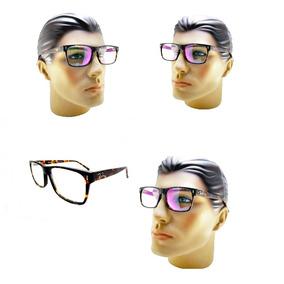 4a95795359d6c Oculos Grau Quadrado Geek Outras Marcas - Óculos Marrom no Mercado ...
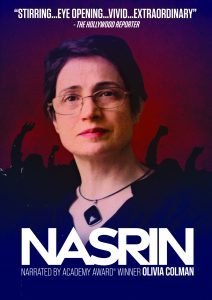 'Nasrin' speaks for those who can't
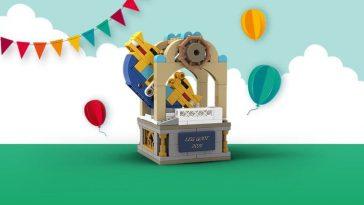 LEGO VIP Swing Ship Free Gift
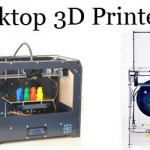 Chinese manufacturer develops inkjet 3D printer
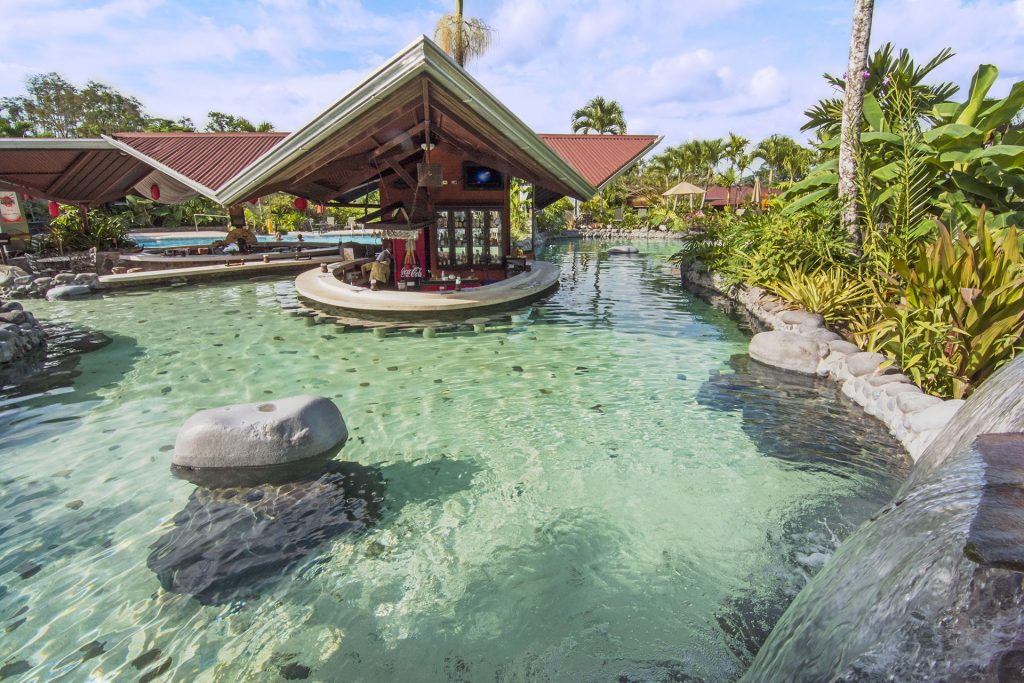 Arenal Springs Resort and Spa Wellness Experiences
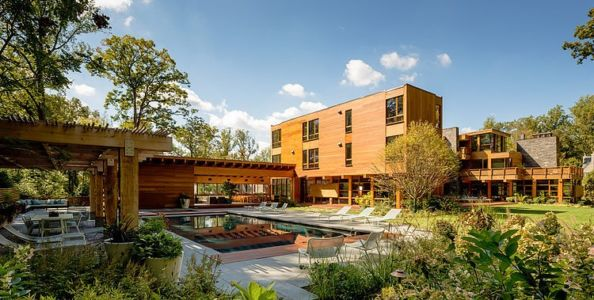 vue d'ensemble - Chalon residence par Dynerman Architects - Bethesda, Usa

[Exercise directions]
Word for word, set down each record shown above, omitting the pictures.

[Task answer]
 4a95795359d6c Oculos Grau Quadrado Geek Outras Marcas - Óculos Marrom no Mercado ...
 'Nasrin' speaks for those who can't
 LEGO VIP Swing Ship Free Gift
 Chinese manufacturer develops inkjet 3D printer
 Arenal Springs Resort and Spa Wellness Experiences
 vue d'ensemble - Chalon residence par Dynerman Architects - Bethesda, Usa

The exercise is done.